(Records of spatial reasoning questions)
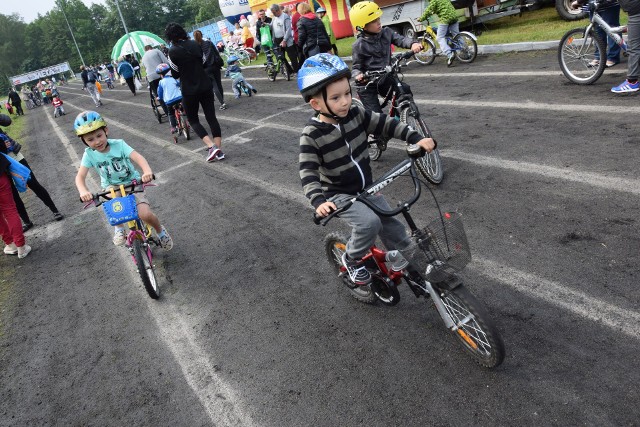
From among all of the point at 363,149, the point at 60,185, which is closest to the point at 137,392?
the point at 363,149

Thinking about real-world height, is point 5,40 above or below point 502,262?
above

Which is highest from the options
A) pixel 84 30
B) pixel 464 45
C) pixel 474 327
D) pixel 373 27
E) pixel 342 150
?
pixel 84 30

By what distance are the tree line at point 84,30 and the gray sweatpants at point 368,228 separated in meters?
108

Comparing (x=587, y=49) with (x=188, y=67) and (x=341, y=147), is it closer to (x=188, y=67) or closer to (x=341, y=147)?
(x=341, y=147)

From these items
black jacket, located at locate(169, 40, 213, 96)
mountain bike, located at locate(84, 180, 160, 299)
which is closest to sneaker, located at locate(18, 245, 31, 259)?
mountain bike, located at locate(84, 180, 160, 299)

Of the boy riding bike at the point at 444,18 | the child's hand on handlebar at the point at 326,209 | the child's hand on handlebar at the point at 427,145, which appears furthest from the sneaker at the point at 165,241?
the boy riding bike at the point at 444,18

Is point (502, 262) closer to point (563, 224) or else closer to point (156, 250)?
point (563, 224)

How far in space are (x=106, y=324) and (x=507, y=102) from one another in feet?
22.5

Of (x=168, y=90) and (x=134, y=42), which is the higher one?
(x=134, y=42)

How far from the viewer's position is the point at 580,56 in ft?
23.6

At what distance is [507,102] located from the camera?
7516mm

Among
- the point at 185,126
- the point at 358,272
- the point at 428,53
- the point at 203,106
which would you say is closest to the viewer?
the point at 358,272

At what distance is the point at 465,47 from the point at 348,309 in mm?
9267

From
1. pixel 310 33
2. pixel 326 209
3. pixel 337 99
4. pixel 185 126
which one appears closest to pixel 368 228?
pixel 326 209
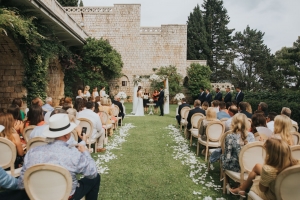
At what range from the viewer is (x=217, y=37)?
39000mm

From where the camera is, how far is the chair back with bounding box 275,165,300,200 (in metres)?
2.17

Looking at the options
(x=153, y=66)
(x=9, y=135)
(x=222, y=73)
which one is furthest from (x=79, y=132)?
(x=222, y=73)

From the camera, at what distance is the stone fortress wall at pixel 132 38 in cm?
2545

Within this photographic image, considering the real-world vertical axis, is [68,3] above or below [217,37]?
above

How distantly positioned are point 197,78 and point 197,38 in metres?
13.4

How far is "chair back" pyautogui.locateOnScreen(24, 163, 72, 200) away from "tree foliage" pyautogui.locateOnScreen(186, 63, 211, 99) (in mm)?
23806

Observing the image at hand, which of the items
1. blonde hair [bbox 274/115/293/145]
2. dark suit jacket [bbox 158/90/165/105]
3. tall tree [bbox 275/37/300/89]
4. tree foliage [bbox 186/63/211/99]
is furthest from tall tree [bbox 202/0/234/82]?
blonde hair [bbox 274/115/293/145]

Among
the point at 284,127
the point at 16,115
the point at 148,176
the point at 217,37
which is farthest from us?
the point at 217,37

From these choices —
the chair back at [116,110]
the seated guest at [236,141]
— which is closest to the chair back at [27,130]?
the seated guest at [236,141]

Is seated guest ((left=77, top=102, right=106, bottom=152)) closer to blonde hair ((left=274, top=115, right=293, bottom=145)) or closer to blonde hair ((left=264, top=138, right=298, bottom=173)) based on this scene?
blonde hair ((left=274, top=115, right=293, bottom=145))

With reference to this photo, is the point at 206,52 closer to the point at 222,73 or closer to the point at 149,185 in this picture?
the point at 222,73

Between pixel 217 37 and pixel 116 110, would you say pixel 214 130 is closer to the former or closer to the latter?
pixel 116 110

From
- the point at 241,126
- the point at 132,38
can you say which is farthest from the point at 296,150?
the point at 132,38

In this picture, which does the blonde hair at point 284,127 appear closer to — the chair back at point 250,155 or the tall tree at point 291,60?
the chair back at point 250,155
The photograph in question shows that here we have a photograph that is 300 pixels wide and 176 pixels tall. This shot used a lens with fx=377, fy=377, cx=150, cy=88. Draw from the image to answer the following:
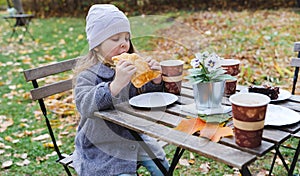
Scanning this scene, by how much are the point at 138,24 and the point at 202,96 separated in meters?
0.85

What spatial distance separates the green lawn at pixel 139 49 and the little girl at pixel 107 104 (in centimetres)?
19

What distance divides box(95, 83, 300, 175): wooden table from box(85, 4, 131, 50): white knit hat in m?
0.35

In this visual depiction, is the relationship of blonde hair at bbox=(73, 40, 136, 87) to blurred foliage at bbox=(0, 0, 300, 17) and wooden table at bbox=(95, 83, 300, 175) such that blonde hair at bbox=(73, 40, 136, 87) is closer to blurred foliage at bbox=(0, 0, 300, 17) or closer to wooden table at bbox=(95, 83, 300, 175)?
wooden table at bbox=(95, 83, 300, 175)

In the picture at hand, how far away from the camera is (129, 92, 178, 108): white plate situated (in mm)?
1753

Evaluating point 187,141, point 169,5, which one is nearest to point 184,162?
point 187,141

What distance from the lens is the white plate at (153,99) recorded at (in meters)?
1.75

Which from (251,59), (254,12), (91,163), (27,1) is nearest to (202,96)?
(91,163)

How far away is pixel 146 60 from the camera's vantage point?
1756mm

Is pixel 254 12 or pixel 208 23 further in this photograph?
pixel 254 12

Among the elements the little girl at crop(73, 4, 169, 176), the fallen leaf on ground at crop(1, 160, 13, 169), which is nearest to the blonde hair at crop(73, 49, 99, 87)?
the little girl at crop(73, 4, 169, 176)

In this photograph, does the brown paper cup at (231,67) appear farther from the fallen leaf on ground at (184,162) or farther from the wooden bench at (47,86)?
the fallen leaf on ground at (184,162)

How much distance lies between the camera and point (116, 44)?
1.87 metres

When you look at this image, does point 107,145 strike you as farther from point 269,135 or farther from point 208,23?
point 208,23

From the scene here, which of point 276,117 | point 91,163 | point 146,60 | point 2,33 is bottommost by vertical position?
point 2,33
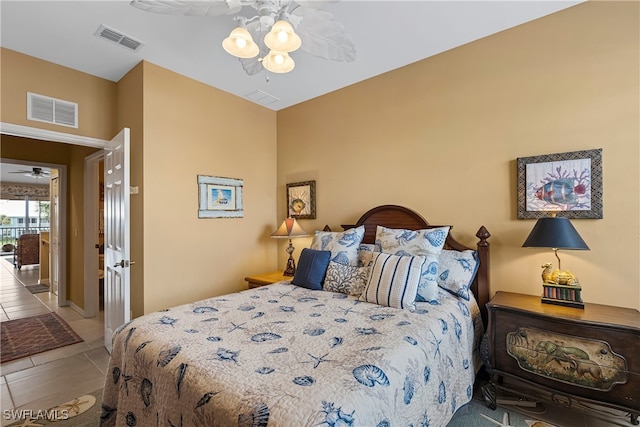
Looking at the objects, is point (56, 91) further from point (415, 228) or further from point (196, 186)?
point (415, 228)

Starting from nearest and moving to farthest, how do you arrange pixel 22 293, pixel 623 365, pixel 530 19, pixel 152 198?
pixel 623 365, pixel 530 19, pixel 152 198, pixel 22 293

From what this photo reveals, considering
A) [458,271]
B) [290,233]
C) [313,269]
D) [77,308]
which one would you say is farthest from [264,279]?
[77,308]

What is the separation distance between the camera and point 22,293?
16.9ft

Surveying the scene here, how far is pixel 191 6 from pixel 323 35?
27.3 inches

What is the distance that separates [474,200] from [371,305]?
1.28 metres

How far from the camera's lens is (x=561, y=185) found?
2.06 metres

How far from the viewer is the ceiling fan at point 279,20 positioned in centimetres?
144

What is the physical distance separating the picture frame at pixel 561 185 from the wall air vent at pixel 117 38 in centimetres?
322

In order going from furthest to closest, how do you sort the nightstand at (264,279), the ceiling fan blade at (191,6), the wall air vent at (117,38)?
the nightstand at (264,279)
the wall air vent at (117,38)
the ceiling fan blade at (191,6)

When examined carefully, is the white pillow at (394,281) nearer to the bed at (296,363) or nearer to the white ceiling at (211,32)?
the bed at (296,363)

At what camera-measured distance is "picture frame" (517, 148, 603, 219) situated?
197 centimetres

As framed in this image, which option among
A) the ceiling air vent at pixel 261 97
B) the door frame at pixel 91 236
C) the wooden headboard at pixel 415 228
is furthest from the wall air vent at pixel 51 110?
the wooden headboard at pixel 415 228

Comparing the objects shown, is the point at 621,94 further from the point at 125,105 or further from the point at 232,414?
the point at 125,105

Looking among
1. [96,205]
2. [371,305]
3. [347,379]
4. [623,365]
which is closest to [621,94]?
[623,365]
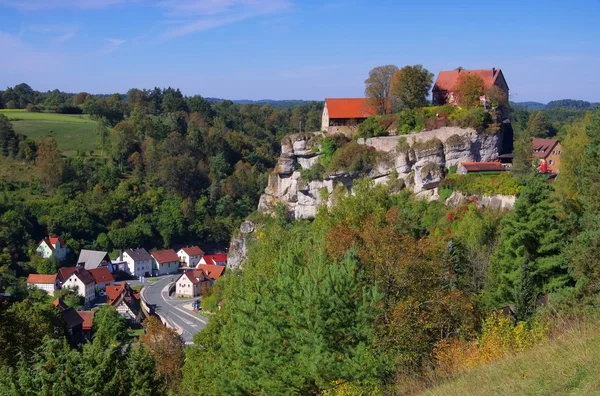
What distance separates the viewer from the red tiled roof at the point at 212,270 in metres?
54.5

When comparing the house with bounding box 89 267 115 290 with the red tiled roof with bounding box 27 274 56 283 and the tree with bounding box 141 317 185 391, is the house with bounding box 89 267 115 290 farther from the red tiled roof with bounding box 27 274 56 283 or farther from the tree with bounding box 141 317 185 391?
the tree with bounding box 141 317 185 391

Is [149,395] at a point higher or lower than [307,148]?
lower

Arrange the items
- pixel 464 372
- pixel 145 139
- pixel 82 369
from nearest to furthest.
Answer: pixel 464 372 < pixel 82 369 < pixel 145 139

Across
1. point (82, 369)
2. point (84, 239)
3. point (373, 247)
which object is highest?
point (373, 247)

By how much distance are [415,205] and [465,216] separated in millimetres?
3760

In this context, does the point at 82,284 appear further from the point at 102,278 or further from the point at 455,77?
the point at 455,77

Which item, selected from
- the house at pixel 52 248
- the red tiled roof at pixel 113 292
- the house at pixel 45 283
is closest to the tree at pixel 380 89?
the red tiled roof at pixel 113 292

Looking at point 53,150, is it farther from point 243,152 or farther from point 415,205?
point 415,205

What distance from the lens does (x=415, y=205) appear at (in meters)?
30.6

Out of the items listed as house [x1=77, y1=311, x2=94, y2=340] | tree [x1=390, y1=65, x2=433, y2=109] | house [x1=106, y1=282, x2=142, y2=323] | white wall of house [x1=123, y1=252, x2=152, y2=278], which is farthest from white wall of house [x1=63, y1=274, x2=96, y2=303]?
tree [x1=390, y1=65, x2=433, y2=109]

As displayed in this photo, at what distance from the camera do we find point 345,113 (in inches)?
1507

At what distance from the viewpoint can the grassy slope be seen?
24.1ft

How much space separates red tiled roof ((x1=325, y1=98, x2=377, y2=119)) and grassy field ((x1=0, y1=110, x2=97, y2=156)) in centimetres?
5031

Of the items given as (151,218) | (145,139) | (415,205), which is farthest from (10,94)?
(415,205)
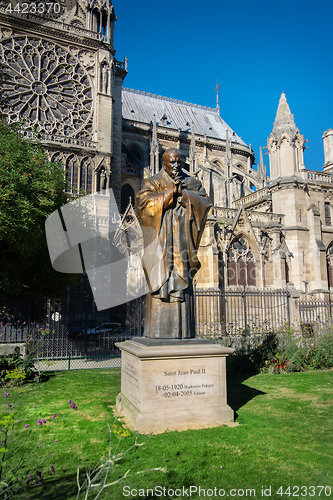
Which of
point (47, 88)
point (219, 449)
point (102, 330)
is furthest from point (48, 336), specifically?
point (47, 88)

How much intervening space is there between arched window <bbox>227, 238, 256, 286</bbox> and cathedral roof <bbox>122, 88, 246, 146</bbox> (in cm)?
2254

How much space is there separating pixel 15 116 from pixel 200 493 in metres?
26.9

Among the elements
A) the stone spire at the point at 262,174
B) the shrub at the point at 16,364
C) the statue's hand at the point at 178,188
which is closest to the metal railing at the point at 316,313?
the statue's hand at the point at 178,188

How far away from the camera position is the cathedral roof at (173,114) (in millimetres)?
41156

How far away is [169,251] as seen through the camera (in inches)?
185

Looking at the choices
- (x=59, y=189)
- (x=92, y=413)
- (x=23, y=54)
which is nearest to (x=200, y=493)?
(x=92, y=413)

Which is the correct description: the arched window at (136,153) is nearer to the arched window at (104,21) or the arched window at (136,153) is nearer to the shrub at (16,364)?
the arched window at (104,21)

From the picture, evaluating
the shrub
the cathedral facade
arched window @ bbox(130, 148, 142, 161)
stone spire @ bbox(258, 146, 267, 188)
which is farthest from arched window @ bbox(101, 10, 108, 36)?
the shrub

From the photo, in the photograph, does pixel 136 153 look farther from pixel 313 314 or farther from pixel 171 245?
pixel 171 245

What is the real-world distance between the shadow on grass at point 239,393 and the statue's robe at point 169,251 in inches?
68.5

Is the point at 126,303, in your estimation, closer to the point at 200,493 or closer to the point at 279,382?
the point at 279,382

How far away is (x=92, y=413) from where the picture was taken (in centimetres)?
507

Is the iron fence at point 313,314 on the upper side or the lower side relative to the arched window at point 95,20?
lower

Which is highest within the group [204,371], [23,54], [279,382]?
[23,54]
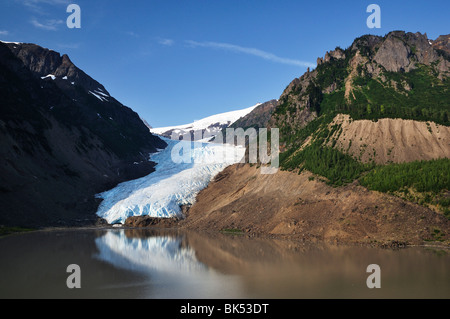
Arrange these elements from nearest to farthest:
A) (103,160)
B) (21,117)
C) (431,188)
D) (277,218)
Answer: (431,188) < (277,218) < (21,117) < (103,160)

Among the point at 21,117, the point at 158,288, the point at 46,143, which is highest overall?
the point at 21,117

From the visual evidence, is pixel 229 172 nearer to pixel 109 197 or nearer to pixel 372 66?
pixel 109 197

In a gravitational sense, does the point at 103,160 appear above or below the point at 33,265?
above

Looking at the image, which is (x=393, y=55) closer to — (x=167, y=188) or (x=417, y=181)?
(x=417, y=181)

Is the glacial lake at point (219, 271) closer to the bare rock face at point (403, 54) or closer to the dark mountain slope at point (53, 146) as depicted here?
the dark mountain slope at point (53, 146)

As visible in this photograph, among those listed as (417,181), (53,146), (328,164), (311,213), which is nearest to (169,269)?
(311,213)

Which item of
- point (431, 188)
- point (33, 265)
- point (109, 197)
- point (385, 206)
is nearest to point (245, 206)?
point (385, 206)

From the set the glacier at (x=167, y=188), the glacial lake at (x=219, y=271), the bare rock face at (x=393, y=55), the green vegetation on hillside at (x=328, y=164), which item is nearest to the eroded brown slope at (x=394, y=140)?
the green vegetation on hillside at (x=328, y=164)
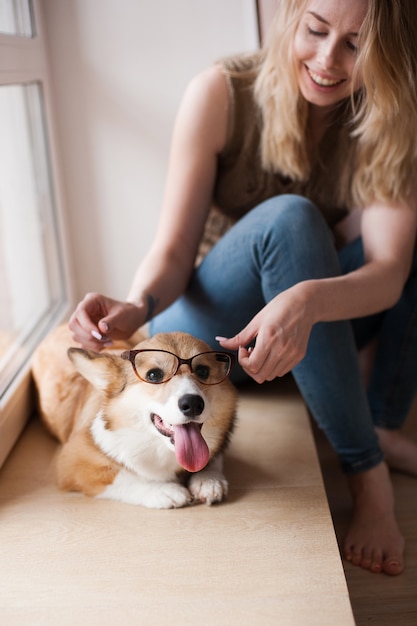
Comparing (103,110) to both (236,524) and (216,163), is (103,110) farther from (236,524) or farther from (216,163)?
(236,524)

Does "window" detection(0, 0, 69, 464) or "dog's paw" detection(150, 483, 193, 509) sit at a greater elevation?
"window" detection(0, 0, 69, 464)

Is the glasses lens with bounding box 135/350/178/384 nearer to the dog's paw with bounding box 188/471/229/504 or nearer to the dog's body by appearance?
the dog's body

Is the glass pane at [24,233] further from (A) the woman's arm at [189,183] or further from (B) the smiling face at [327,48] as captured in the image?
(B) the smiling face at [327,48]

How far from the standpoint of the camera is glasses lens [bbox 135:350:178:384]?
111cm

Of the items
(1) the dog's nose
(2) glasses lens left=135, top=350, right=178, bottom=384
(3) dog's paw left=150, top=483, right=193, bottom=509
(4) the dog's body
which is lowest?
(3) dog's paw left=150, top=483, right=193, bottom=509

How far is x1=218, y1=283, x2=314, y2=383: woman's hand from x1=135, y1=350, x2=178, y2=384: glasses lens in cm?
9

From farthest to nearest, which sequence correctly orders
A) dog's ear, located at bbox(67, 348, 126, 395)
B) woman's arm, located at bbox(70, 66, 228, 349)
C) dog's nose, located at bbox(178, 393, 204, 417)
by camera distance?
1. woman's arm, located at bbox(70, 66, 228, 349)
2. dog's ear, located at bbox(67, 348, 126, 395)
3. dog's nose, located at bbox(178, 393, 204, 417)

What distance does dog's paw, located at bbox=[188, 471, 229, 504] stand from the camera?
124 centimetres

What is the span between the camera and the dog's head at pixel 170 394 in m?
1.08

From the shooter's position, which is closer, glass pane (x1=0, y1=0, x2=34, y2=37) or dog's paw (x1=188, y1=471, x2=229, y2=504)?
dog's paw (x1=188, y1=471, x2=229, y2=504)

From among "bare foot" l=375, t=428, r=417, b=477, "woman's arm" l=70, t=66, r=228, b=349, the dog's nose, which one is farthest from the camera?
"bare foot" l=375, t=428, r=417, b=477

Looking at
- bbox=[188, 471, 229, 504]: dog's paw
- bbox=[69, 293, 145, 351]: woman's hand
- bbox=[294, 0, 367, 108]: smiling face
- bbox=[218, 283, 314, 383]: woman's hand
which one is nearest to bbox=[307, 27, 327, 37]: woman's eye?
bbox=[294, 0, 367, 108]: smiling face

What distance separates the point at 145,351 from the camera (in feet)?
3.69

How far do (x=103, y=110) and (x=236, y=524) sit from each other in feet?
4.12
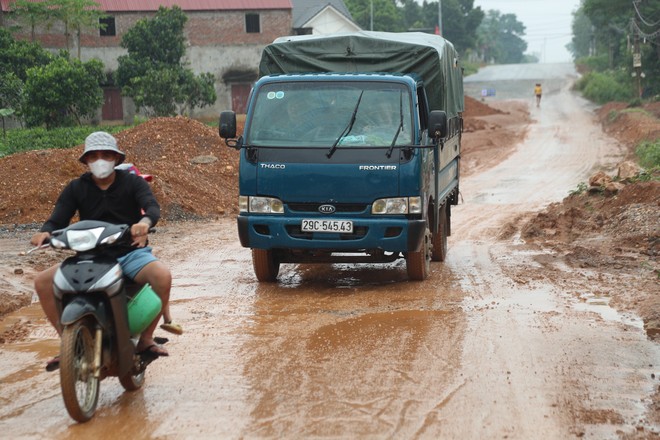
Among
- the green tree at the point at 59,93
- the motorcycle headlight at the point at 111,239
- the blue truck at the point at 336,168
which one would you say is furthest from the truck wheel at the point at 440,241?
the green tree at the point at 59,93

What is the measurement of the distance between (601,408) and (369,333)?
2.50 meters

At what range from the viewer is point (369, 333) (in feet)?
25.7

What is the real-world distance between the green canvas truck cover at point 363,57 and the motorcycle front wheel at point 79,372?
21.2 feet

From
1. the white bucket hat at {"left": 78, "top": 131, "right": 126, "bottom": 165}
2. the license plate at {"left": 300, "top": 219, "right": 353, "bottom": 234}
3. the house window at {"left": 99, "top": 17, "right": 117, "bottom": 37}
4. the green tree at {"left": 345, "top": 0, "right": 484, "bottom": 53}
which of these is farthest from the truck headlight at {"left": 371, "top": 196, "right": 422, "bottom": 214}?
the green tree at {"left": 345, "top": 0, "right": 484, "bottom": 53}

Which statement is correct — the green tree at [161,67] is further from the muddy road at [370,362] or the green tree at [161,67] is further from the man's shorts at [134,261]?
the man's shorts at [134,261]

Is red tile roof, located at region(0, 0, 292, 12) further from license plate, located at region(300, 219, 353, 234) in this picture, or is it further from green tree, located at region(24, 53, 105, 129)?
license plate, located at region(300, 219, 353, 234)

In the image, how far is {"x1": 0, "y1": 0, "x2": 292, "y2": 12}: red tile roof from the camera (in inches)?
1950

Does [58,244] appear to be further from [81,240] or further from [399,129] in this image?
[399,129]

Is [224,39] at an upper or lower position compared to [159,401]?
upper

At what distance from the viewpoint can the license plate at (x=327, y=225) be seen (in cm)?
958

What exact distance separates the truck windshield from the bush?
13.9 meters

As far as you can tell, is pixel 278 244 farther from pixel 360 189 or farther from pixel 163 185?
pixel 163 185

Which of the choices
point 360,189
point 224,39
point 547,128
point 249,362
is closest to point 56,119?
point 224,39

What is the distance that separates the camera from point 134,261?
583cm
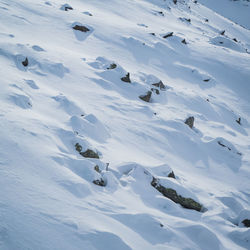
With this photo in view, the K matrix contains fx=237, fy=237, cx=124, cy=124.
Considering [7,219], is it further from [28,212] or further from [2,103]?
[2,103]

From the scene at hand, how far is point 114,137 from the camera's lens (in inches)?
208

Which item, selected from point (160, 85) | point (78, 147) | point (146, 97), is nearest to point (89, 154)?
point (78, 147)

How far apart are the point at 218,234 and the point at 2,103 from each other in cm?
430

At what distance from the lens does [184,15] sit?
62.0 ft

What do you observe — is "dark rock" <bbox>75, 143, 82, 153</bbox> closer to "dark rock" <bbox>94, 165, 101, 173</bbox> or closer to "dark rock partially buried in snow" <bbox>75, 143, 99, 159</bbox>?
"dark rock partially buried in snow" <bbox>75, 143, 99, 159</bbox>

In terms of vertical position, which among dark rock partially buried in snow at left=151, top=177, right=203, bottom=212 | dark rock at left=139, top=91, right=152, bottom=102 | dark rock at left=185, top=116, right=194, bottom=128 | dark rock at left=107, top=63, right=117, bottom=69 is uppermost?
dark rock at left=107, top=63, right=117, bottom=69

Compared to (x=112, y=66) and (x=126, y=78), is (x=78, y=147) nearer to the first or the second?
(x=126, y=78)

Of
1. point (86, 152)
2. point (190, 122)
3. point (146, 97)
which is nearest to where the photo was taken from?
point (86, 152)

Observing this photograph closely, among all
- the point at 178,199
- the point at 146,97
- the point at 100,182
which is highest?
the point at 146,97

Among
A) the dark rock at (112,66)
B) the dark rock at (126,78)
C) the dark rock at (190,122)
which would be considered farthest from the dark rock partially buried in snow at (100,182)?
the dark rock at (112,66)

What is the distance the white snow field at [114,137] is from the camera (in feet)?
9.15

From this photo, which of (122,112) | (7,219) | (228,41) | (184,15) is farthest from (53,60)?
(184,15)

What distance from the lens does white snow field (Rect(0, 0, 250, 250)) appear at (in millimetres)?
2789

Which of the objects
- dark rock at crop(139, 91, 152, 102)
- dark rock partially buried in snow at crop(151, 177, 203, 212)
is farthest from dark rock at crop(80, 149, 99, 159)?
dark rock at crop(139, 91, 152, 102)
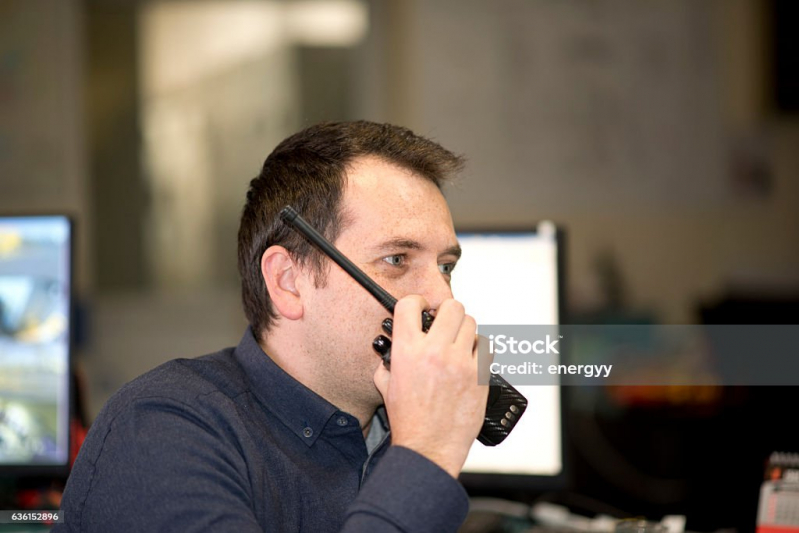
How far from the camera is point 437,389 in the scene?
3.21 feet

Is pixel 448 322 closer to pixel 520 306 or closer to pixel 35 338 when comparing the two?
pixel 520 306

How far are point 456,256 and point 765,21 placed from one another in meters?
3.18

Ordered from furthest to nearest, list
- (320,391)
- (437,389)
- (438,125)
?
(438,125) < (320,391) < (437,389)

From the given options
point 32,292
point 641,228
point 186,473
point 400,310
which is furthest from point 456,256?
point 641,228

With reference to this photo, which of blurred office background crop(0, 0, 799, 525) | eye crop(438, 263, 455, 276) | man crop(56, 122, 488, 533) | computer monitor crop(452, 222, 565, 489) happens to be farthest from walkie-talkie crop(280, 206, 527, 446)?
blurred office background crop(0, 0, 799, 525)

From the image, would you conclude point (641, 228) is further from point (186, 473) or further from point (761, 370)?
point (186, 473)

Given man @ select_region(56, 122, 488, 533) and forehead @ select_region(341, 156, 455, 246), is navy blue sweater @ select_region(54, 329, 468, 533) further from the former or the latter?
forehead @ select_region(341, 156, 455, 246)

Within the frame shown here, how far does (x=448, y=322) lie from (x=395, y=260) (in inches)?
6.7

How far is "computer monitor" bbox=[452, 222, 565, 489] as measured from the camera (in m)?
1.45

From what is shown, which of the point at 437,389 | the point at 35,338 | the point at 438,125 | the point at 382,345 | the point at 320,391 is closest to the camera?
the point at 437,389

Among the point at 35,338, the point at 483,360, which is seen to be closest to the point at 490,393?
the point at 483,360

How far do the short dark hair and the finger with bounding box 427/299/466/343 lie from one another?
21 cm

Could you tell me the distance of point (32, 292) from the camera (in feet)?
4.62
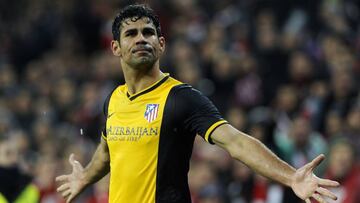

Goal of the exercise —
How many lines in the items above contain the string "separating", with case taken into account? Reply with the number alone.

Written solution —
2